◆ Image and question records:

------------------------------------------------

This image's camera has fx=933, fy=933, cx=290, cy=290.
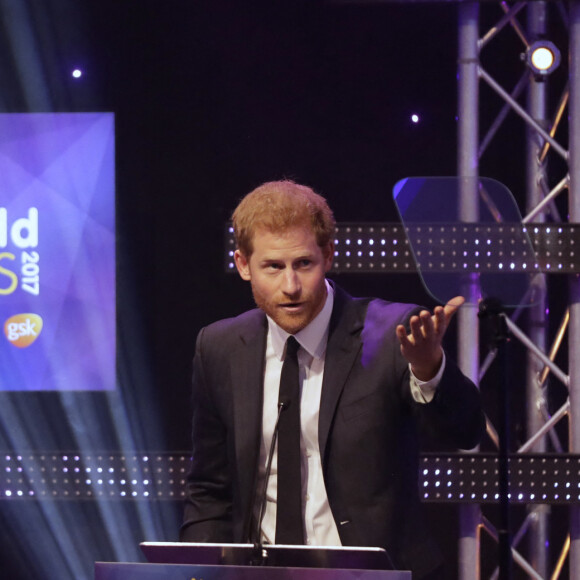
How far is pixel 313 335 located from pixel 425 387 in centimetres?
40

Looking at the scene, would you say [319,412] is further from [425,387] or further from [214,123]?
[214,123]

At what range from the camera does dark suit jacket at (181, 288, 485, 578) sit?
2.27 metres

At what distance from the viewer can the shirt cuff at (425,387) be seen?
81.7 inches

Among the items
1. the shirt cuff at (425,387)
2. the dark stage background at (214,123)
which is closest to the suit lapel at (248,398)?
the shirt cuff at (425,387)

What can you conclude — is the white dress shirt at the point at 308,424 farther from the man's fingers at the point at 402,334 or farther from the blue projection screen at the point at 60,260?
the blue projection screen at the point at 60,260

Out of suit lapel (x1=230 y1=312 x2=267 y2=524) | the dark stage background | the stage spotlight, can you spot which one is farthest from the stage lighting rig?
suit lapel (x1=230 y1=312 x2=267 y2=524)

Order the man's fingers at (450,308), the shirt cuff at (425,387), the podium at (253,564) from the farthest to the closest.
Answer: the shirt cuff at (425,387)
the man's fingers at (450,308)
the podium at (253,564)

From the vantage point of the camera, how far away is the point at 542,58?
13.0 feet

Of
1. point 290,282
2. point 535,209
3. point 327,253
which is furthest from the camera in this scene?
point 535,209

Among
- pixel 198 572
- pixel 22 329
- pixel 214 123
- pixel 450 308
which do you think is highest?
pixel 214 123

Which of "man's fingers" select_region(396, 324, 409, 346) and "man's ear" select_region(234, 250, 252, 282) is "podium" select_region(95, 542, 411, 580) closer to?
"man's fingers" select_region(396, 324, 409, 346)

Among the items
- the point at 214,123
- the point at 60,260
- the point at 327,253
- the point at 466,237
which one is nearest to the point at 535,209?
the point at 466,237

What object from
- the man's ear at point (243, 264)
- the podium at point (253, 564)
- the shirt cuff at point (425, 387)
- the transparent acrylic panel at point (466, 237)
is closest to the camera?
the podium at point (253, 564)

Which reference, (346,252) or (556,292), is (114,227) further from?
(556,292)
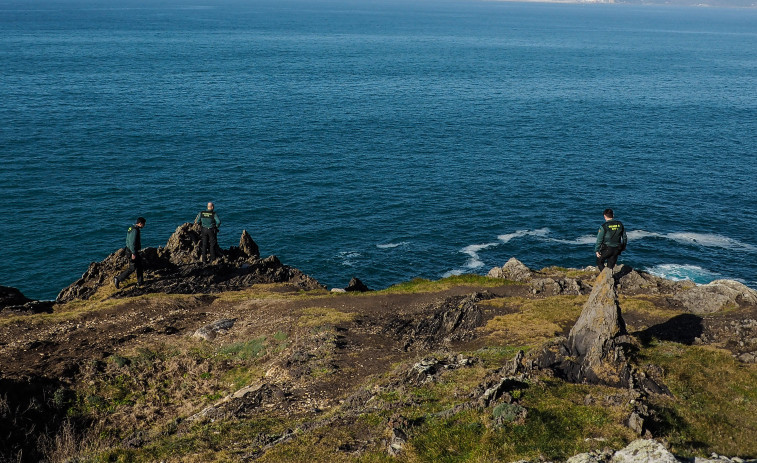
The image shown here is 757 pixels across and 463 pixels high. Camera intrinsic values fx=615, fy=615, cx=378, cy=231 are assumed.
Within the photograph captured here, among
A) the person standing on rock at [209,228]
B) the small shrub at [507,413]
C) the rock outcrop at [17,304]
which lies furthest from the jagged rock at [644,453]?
the rock outcrop at [17,304]

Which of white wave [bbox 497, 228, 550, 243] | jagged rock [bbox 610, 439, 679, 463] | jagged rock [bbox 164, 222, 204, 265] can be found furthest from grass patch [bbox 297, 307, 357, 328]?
white wave [bbox 497, 228, 550, 243]

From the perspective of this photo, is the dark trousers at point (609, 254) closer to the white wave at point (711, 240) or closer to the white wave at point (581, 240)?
the white wave at point (581, 240)

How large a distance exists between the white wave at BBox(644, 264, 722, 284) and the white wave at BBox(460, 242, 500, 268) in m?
16.9

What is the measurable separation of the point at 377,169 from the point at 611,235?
6586cm

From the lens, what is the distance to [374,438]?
706 inches

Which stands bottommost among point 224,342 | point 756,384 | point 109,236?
point 109,236

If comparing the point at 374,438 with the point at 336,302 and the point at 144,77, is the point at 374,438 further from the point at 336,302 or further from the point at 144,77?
the point at 144,77

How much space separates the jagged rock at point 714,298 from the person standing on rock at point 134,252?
29629mm

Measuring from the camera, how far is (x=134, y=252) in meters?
36.1

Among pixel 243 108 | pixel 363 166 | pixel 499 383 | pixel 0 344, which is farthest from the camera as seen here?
pixel 243 108

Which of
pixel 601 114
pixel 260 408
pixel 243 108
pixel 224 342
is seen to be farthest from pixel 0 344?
pixel 601 114

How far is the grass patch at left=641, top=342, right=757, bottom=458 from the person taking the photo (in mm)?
17438

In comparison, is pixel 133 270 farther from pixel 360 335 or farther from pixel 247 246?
pixel 360 335

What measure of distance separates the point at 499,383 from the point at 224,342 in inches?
581
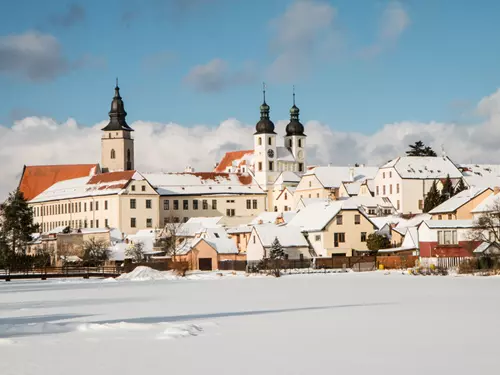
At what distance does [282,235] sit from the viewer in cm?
8112

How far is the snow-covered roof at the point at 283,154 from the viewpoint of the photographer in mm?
146500

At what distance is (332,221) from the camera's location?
82750 millimetres

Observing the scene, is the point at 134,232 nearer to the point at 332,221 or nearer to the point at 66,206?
the point at 66,206

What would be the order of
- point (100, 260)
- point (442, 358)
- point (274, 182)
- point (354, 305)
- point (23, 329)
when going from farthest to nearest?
point (274, 182) < point (100, 260) < point (354, 305) < point (23, 329) < point (442, 358)

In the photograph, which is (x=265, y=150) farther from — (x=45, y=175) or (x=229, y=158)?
(x=45, y=175)

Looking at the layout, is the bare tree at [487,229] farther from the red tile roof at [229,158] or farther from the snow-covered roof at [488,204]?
the red tile roof at [229,158]

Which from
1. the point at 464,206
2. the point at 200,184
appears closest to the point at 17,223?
the point at 200,184

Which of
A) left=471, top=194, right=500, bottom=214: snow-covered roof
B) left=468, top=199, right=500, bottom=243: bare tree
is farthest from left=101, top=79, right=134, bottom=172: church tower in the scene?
left=468, top=199, right=500, bottom=243: bare tree

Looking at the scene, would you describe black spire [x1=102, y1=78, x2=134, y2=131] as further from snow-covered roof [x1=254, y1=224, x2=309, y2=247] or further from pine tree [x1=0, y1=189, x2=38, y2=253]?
snow-covered roof [x1=254, y1=224, x2=309, y2=247]

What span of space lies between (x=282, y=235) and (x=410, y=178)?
37.9 meters

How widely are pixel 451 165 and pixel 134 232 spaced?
40.2 meters

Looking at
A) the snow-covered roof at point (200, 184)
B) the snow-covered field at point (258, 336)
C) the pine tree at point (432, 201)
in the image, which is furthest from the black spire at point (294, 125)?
the snow-covered field at point (258, 336)

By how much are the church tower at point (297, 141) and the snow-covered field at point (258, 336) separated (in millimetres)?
115580

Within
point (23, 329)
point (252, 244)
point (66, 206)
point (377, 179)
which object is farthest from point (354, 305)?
point (66, 206)
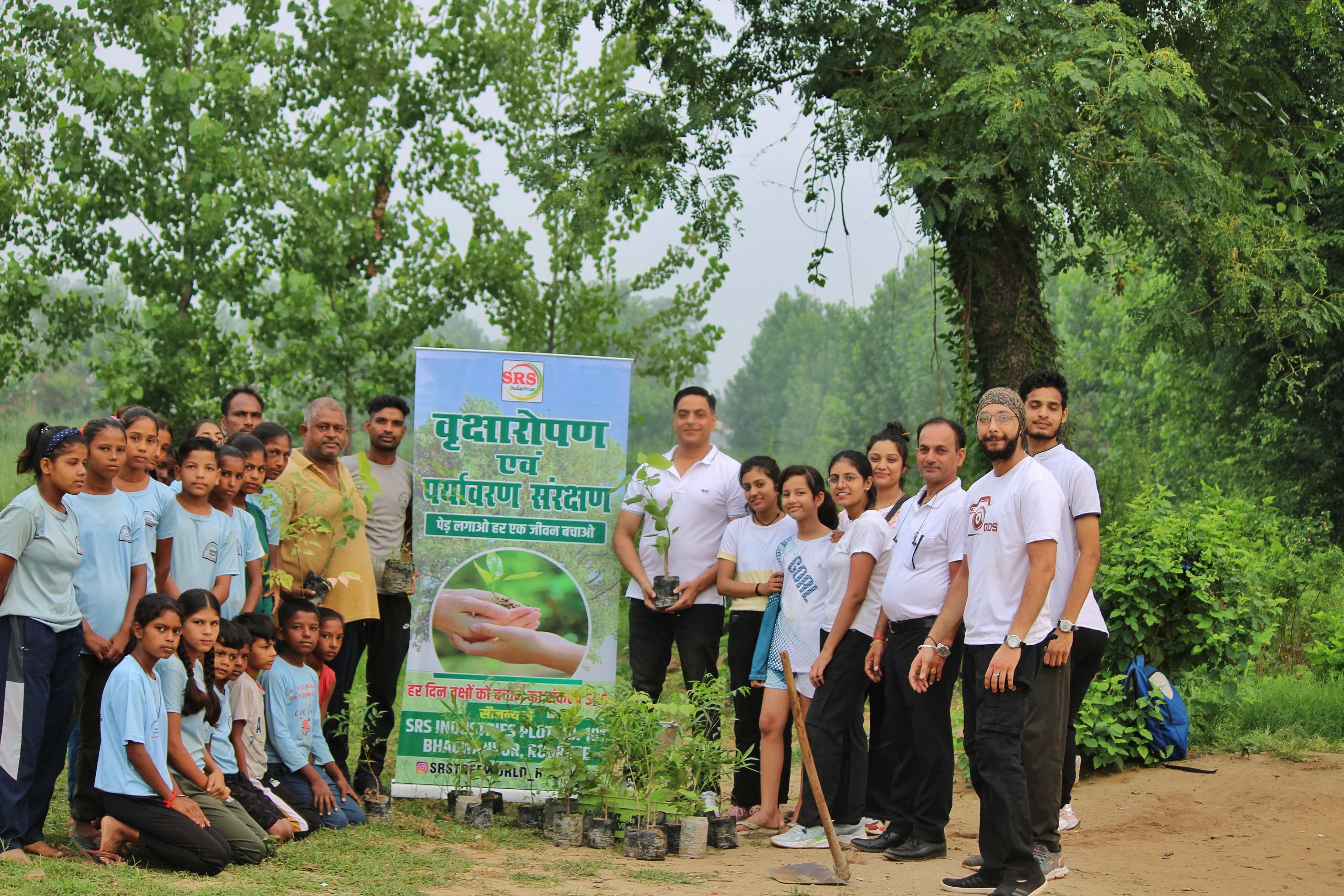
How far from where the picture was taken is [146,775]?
4.85 m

------------------------------------------------

◆ BRIEF:
Rewrite the items from the line containing "What span of" through the line containing "40.2 meters" as a two-column CSV with the headers text and answer. Give one row per item, put each field in double quotes, and replace any line breaks with spaces.

◆ CORRECT RESULT:
text,answer
"What span of space lies between (x=282, y=235) and (x=410, y=178)?","37.9 meters"
"How widely are pixel 451 165 and pixel 134 232 spaced?","40.2 meters"